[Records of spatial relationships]
......

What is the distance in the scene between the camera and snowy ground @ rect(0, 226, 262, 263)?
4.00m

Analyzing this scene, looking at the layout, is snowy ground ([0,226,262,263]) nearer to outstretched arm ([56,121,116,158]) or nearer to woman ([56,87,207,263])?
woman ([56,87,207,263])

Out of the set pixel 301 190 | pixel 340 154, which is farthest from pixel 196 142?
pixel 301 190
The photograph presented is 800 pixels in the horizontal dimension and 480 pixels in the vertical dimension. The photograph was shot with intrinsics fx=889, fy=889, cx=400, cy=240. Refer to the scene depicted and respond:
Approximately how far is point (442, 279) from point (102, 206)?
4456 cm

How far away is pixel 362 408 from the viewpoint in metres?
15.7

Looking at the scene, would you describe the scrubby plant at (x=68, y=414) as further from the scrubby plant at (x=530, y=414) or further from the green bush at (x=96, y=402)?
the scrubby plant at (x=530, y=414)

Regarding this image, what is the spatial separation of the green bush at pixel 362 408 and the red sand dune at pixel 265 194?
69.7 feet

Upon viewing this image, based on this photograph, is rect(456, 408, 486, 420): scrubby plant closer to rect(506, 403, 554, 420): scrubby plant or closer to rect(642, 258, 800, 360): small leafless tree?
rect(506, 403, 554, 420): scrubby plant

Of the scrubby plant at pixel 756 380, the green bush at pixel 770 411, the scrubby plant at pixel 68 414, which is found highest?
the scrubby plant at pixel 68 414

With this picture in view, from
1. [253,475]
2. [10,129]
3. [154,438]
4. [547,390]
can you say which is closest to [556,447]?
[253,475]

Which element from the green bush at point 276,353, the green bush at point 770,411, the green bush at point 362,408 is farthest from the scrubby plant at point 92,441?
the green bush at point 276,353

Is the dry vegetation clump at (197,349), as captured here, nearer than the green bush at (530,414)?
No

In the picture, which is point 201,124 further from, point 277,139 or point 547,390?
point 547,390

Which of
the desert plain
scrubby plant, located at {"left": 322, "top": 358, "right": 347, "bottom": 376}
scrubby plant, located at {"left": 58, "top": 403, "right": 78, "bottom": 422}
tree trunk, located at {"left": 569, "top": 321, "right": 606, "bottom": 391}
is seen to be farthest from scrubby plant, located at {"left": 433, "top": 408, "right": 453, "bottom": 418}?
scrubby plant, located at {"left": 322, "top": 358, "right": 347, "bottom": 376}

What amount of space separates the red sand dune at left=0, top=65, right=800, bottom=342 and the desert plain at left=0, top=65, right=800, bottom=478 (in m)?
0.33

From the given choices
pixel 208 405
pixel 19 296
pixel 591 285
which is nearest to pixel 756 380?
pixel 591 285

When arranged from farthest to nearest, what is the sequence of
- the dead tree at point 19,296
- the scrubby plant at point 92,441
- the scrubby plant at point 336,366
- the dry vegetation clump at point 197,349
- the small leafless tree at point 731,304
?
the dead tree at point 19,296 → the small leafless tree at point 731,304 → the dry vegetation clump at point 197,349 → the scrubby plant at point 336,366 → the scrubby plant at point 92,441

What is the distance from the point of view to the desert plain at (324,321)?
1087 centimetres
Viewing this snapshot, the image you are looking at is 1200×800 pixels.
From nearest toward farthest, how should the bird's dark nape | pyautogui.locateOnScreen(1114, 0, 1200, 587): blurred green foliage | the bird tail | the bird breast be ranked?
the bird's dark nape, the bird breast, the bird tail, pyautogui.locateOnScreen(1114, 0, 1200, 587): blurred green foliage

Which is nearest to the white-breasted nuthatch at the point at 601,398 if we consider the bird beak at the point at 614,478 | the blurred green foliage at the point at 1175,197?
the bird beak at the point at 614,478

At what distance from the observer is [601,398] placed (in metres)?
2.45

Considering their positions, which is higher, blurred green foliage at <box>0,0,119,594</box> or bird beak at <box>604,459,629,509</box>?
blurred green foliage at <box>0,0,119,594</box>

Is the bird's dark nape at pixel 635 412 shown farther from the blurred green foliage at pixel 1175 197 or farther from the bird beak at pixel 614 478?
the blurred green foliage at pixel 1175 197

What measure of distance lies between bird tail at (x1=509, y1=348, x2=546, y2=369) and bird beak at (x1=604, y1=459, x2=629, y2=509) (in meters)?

......

◆ Short exercise ◆
Copy out the records from the line with "Upon viewing this" up to and including the line with "1087 centimetres", keeping every line identical.

◆ Complete response ◆
Upon viewing this image, based on this photograph, is rect(456, 408, 486, 420): scrubby plant closer to rect(506, 403, 554, 420): scrubby plant or closer to rect(642, 258, 800, 360): small leafless tree?
rect(506, 403, 554, 420): scrubby plant

Of the scrubby plant at pixel 756 380, the green bush at pixel 770 411, the scrubby plant at pixel 68 414, which is found highest?
the scrubby plant at pixel 68 414

With this picture in view, from
1. [253,475]
2. [10,129]
3. [154,438]
4. [547,390]
can you say which is closest to [556,447]?
[253,475]

Which element from the green bush at point 276,353, the green bush at point 770,411, the green bush at point 362,408 is farthest from the scrubby plant at point 92,441?
the green bush at point 276,353

Is the dry vegetation clump at (197,349), as captured here, nearer than the green bush at (530,414)?
No

In the picture, which is point 201,124 further from, point 277,139 or point 547,390?
point 547,390

Which of
the desert plain
scrubby plant, located at {"left": 322, "top": 358, "right": 347, "bottom": 376}
scrubby plant, located at {"left": 58, "top": 403, "right": 78, "bottom": 422}
tree trunk, located at {"left": 569, "top": 321, "right": 606, "bottom": 391}
is seen to be farthest from scrubby plant, located at {"left": 433, "top": 408, "right": 453, "bottom": 418}?
scrubby plant, located at {"left": 322, "top": 358, "right": 347, "bottom": 376}

What amount of space separates the red sand dune at left=0, top=65, right=800, bottom=342 and the desert plain at left=0, top=65, right=800, bottom=478 (in m)?
0.33

From the given choices
pixel 208 405
pixel 19 296
pixel 591 285
which is nearest to pixel 756 380?
pixel 591 285

When arranged from farthest to nearest, what is the sequence of
- the dead tree at point 19,296
- the scrubby plant at point 92,441
- the scrubby plant at point 336,366
- the dry vegetation clump at point 197,349
- the small leafless tree at point 731,304
?
the dead tree at point 19,296 → the small leafless tree at point 731,304 → the dry vegetation clump at point 197,349 → the scrubby plant at point 336,366 → the scrubby plant at point 92,441

What is the distance from the point of view to the desert plain at (324,321)?
1087 centimetres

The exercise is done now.